Task to complete =>
Identify each line in the records below that contains the word "States", and copy it.

Data for the task =>
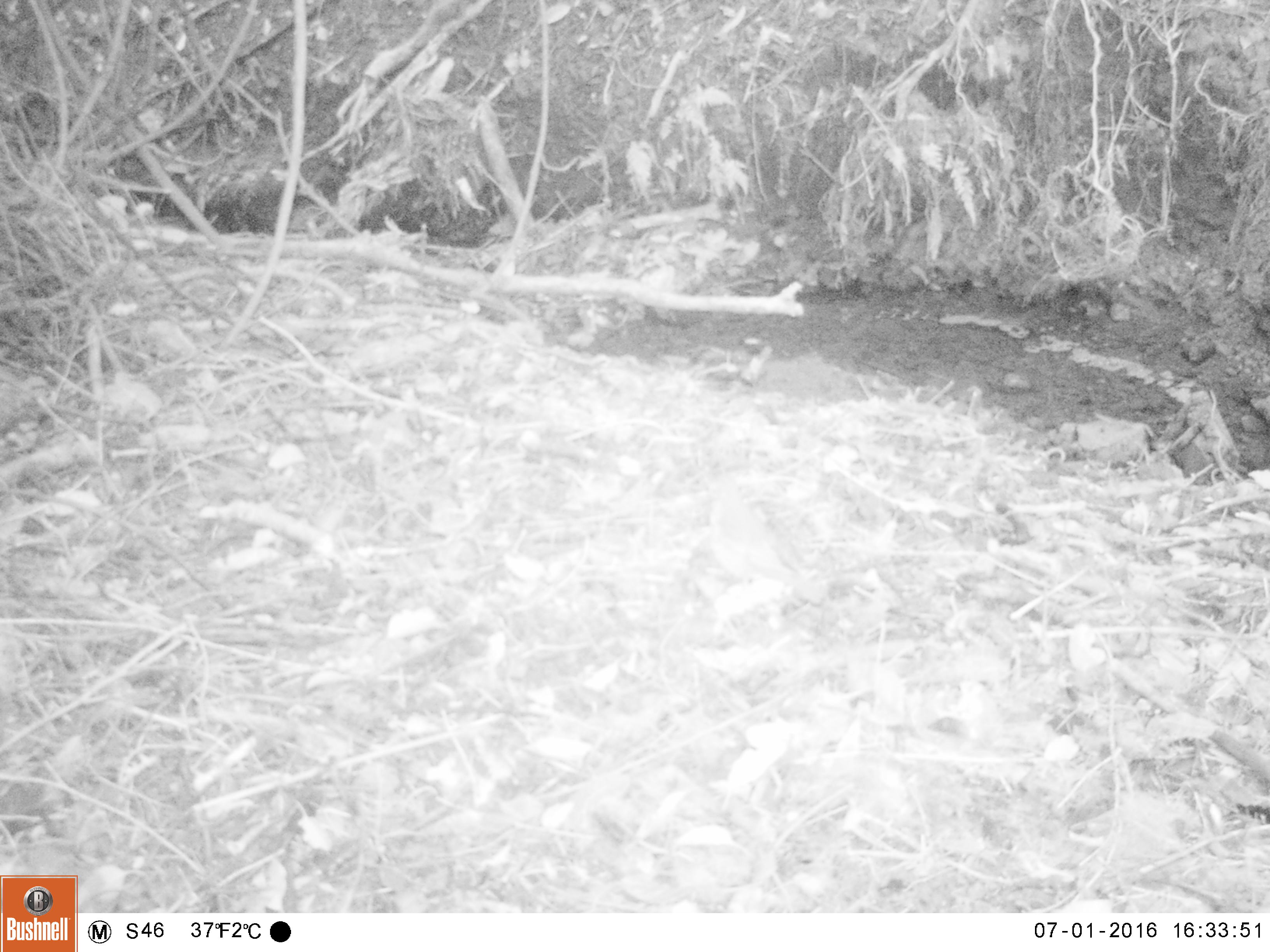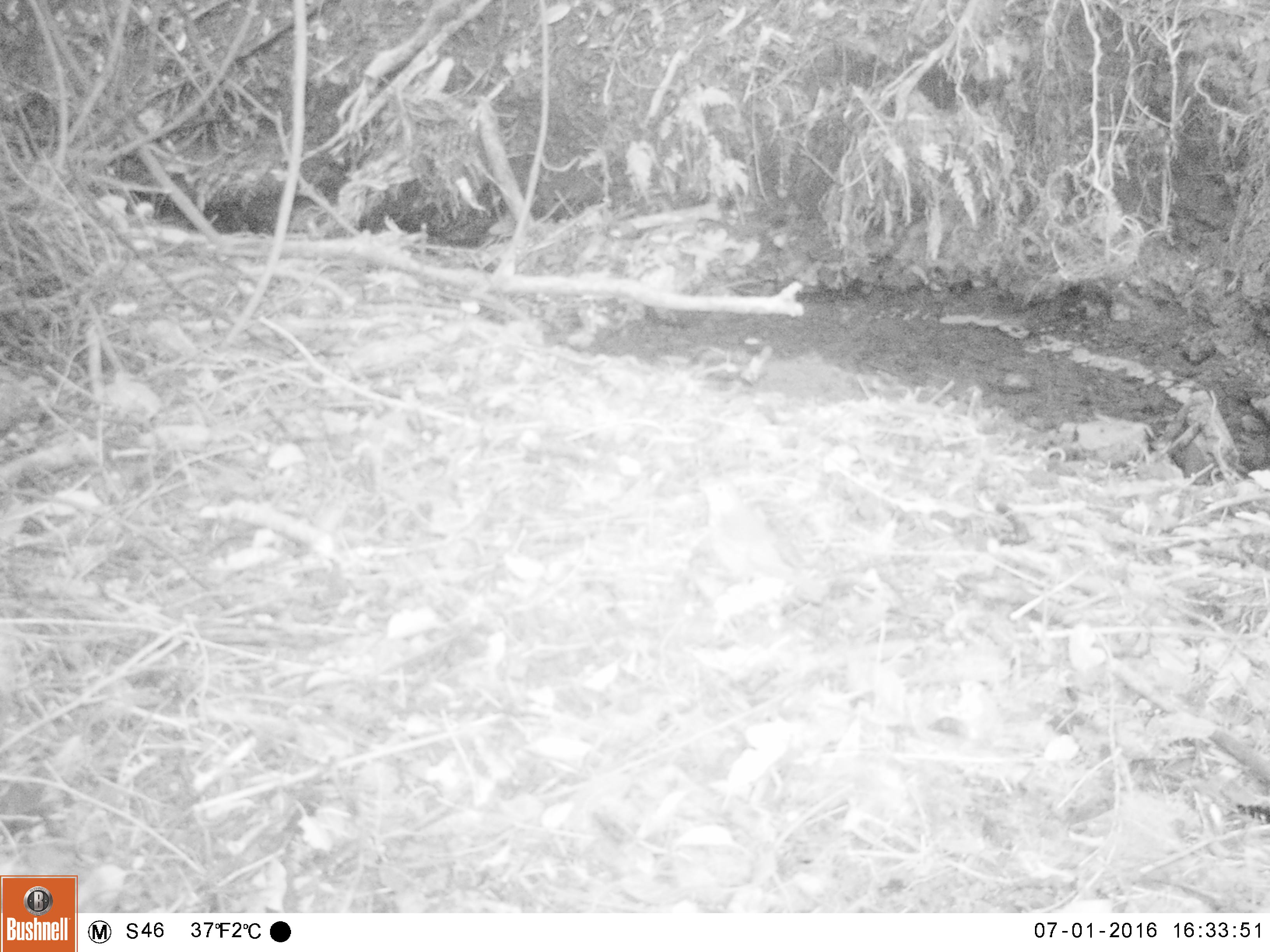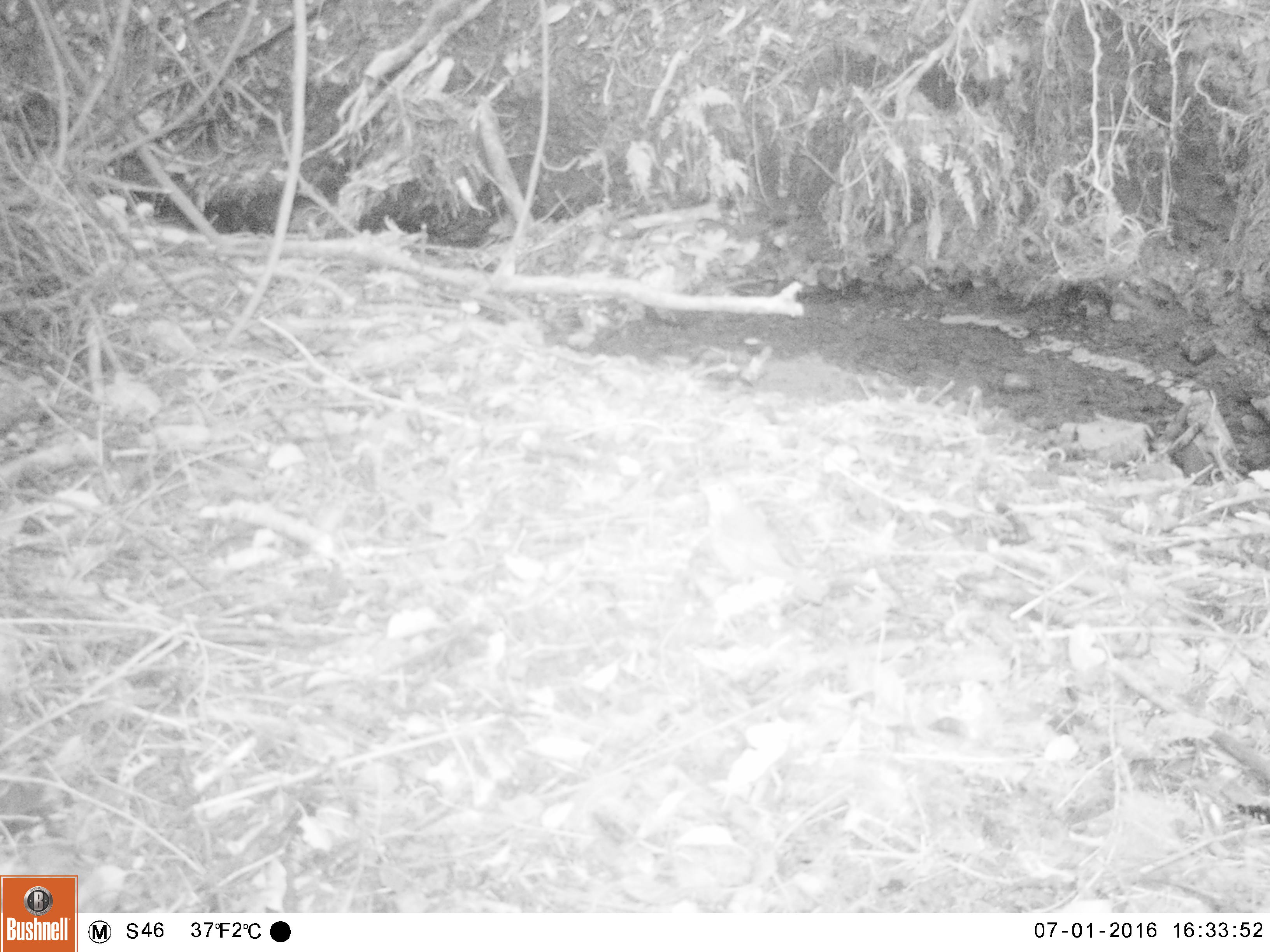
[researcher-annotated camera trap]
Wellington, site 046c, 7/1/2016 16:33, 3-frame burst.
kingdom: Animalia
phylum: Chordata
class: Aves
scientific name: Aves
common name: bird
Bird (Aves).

---

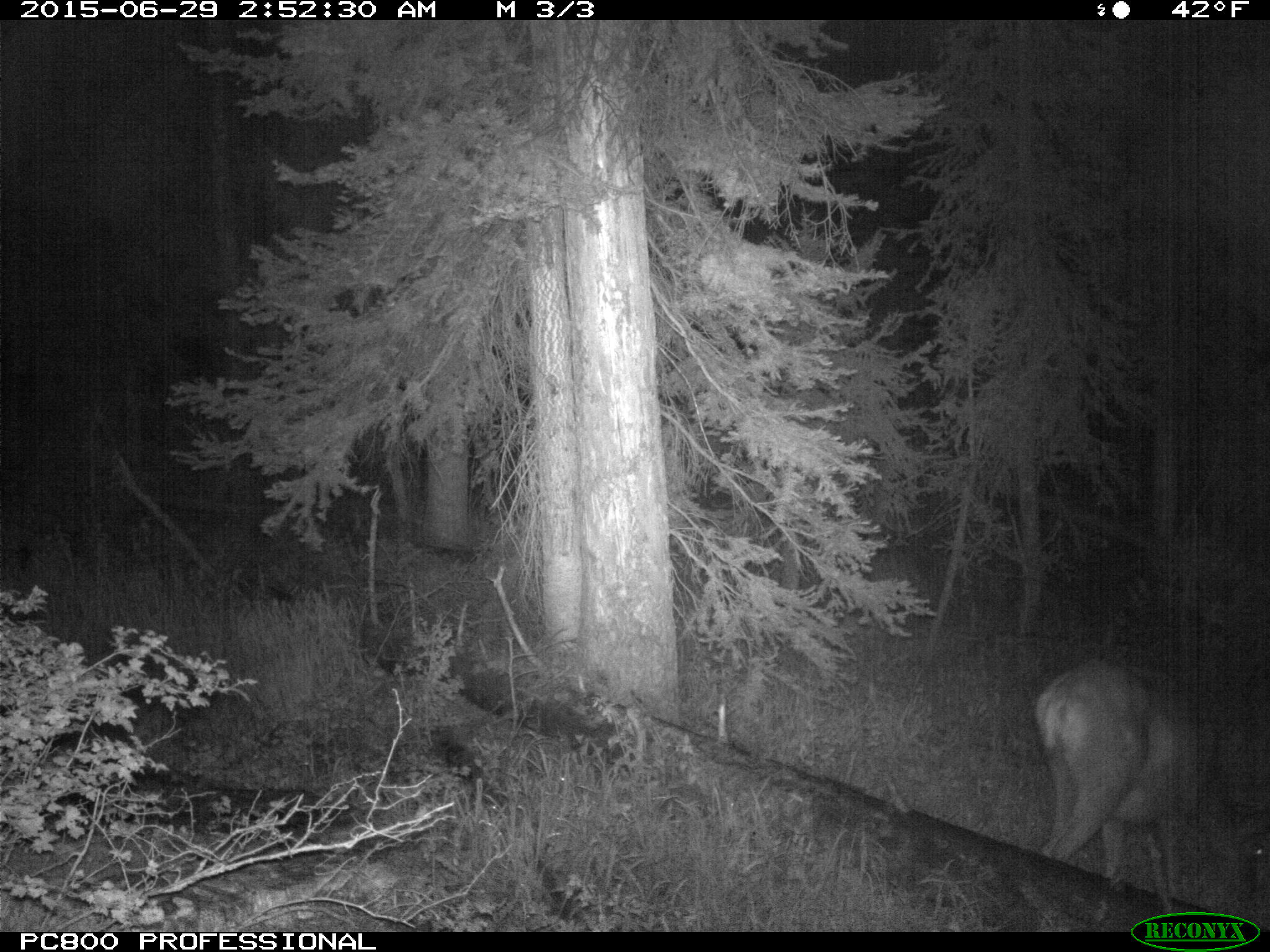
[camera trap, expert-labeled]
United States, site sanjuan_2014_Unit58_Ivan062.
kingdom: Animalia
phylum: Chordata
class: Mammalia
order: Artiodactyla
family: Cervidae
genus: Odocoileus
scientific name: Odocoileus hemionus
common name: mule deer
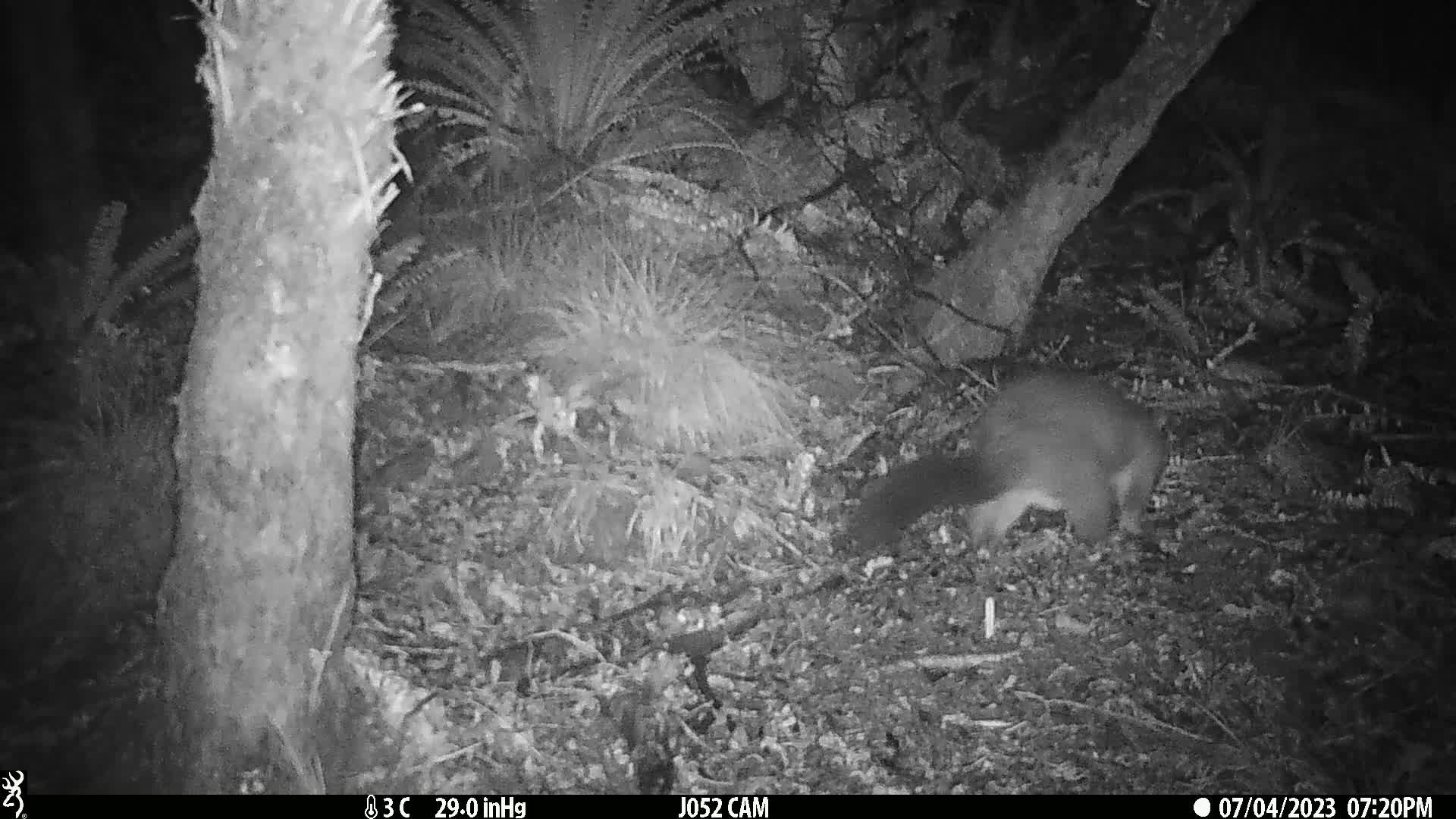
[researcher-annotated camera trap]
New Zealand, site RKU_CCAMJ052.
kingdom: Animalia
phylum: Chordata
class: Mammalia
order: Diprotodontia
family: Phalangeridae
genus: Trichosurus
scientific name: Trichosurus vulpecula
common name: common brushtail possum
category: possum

--

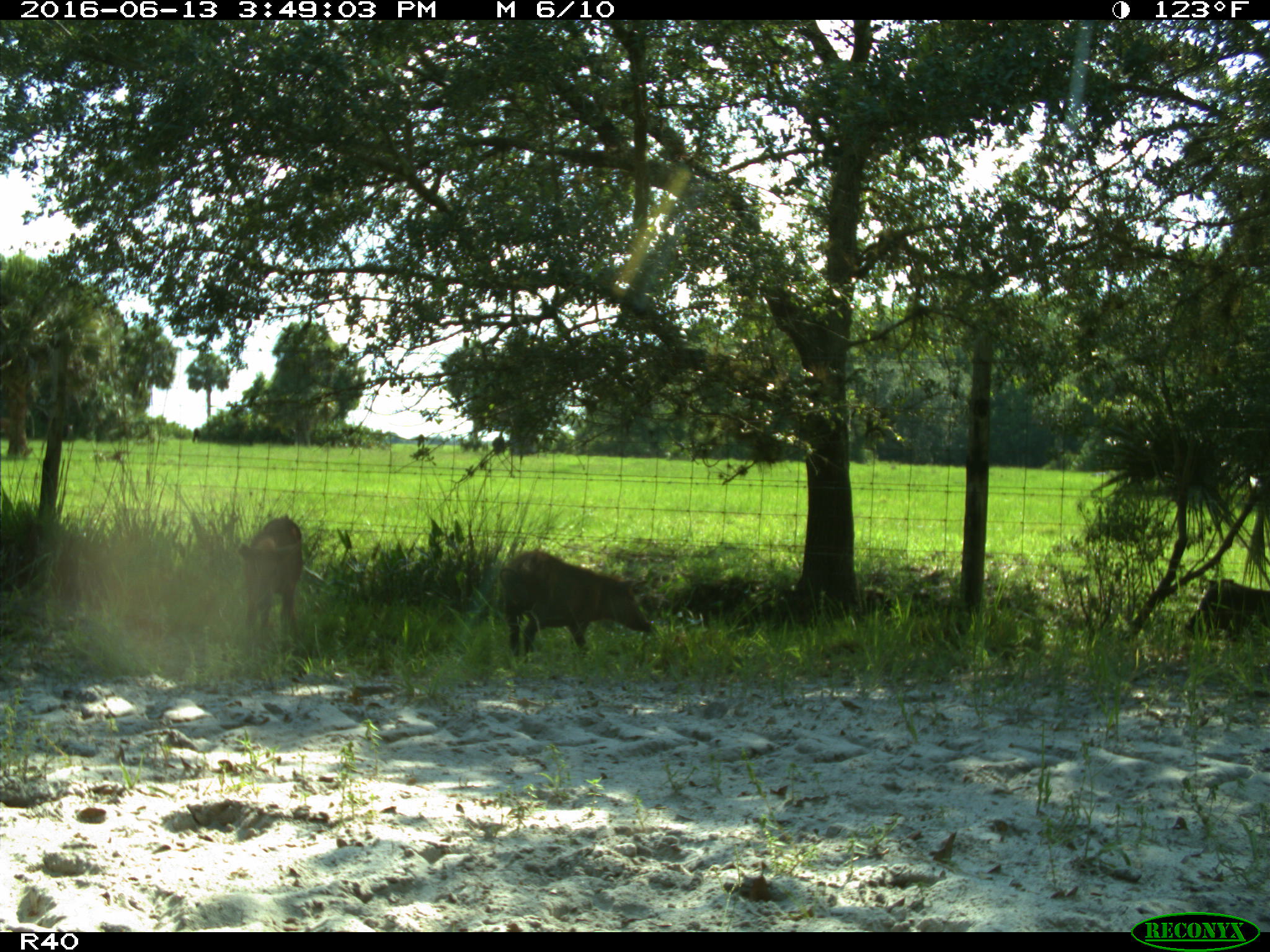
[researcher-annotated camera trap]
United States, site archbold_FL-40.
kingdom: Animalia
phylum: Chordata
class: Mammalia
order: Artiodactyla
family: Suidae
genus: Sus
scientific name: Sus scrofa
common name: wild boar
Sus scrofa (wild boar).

Your response =>
United States, site sanjuan_2014_Unit58_Ivan062.
United States, site archbold_FL-40.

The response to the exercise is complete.